The Gaussian kernel of bandwidth $\sigma>0$ defined by $$ \forall (\g x, \g x^\prime)\in\X^2,\quad K(\g x, \g x^\prime) = \exp\left(- \frac{\|\g x - \g x^\prime\|_2^2}{2\sigma^2}\right) $$

is a valid kernel.

Proof: Let define $$ \phi_1(\g x) = \exp\left(\frac{-1}{2\sigma^2} \|\g x\|_2^2\right) $$ and the valid kernel functions $$ K_1(\g x, \g x^\prime) = \inner{\phi_1(\g x)}{\phi_1(\g x^\prime)} = \exp\left(\frac{-1}{2\sigma^2} \|\g x\|_2^2\right) \exp\left(\frac{-1}{2\sigma^2} \|\g x^\prime \|_2^2\right) = \exp\left(\frac{-1}{2\sigma^2} \left[\|\g x\|_2^2 + \|\g x^\prime\|_2^2 \right] \right) $$ and $$ K_2(\g x, \g x^\prime) = \exp \left( \frac{1}{\sigma^2} \inner{\g x}{\g x^\prime} \right) . $$ Note that $K_2$ is valid since it is the exponential of the linear kernel multiplied by a positive scalar.

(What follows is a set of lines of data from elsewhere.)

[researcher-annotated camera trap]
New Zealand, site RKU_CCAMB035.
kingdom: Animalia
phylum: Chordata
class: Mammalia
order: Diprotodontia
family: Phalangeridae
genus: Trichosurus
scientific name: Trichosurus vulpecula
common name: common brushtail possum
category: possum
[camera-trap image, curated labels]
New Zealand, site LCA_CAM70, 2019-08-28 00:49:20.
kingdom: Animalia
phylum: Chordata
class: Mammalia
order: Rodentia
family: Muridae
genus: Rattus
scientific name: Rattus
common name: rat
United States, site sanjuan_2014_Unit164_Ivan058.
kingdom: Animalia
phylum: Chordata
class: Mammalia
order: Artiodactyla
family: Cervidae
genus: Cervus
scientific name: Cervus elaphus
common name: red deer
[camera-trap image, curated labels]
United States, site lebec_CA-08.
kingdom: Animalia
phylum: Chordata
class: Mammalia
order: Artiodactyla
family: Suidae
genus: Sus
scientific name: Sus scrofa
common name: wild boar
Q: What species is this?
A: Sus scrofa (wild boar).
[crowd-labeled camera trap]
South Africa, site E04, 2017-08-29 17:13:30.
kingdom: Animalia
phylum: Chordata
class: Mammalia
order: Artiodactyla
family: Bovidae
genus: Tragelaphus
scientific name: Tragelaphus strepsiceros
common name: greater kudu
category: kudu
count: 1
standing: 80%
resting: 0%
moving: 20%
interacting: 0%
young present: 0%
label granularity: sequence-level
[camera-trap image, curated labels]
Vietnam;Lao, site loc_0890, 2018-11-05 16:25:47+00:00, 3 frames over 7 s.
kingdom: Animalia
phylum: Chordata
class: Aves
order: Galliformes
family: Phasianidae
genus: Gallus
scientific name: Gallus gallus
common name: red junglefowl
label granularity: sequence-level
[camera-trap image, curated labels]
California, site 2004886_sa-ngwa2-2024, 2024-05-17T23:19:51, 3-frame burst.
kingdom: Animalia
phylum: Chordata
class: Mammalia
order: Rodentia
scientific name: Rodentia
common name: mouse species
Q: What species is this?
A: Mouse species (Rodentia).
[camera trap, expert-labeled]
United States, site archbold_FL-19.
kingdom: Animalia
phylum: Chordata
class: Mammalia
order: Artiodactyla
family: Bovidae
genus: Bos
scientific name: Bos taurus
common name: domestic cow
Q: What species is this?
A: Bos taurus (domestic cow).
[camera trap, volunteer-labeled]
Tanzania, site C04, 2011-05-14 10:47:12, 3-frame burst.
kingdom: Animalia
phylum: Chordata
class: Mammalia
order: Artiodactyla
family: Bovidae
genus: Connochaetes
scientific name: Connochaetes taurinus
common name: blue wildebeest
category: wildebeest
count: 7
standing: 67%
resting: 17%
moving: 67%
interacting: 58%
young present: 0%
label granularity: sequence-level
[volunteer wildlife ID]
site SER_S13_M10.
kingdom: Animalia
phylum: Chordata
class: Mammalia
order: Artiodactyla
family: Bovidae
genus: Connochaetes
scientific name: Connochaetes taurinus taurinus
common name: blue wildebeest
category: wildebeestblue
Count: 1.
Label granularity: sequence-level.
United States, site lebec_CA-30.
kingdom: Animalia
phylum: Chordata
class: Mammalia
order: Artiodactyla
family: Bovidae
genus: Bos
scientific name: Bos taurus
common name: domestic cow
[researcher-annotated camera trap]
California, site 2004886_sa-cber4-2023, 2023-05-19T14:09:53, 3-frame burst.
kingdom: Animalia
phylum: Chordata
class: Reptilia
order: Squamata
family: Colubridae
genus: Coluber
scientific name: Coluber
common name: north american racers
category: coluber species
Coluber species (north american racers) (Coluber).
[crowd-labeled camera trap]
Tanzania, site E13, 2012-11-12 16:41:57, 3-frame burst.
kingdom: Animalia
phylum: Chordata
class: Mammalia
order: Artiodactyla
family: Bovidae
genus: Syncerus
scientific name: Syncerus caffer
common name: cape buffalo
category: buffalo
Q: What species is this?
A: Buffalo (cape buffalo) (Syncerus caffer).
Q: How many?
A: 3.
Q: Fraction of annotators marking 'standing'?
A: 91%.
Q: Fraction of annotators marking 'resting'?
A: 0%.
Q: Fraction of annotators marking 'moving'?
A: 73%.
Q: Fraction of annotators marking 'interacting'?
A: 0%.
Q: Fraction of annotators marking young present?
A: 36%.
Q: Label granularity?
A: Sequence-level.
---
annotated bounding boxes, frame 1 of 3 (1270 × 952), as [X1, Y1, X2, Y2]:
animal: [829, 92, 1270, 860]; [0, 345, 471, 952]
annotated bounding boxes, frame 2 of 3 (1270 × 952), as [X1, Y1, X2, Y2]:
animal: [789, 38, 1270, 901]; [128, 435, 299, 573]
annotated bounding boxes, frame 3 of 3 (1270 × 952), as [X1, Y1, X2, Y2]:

Then, we can rewrite $K$ as \begin{align} K(\g x, \g x^\prime)& = \exp\left(- \frac{\|\g x - \g x^\prime\|_2^2}{2\sigma^2}\right) = \exp\left(\frac{-1}{2\sigma^2}(\g x - \g x^\prime)^T(\g x - \g x^\prime)\right) \\ &= \exp\left(\frac{-1}{2\sigma^2}\left[ \|\g x\|_2^2 + \|\g x^\prime\|_2^2 - 2\inner{\g x}{\g x^\prime}\right] \right) \\ &= \exp\left(\frac{-1}{2\sigma^2}\left[ \|\g x\|_2^2 + \|\g x^\prime\|_2^2 \right]\right) \exp\left( \frac{1}{\sigma^2}\inner{\g x}{\g x^\prime} \right) \\ &= K_1(\g x, \g x^\prime) K_2(\g x, \g x^\prime) . \end{align} Thus, $K$ is a product of two valid kernels and a valid kernel itself.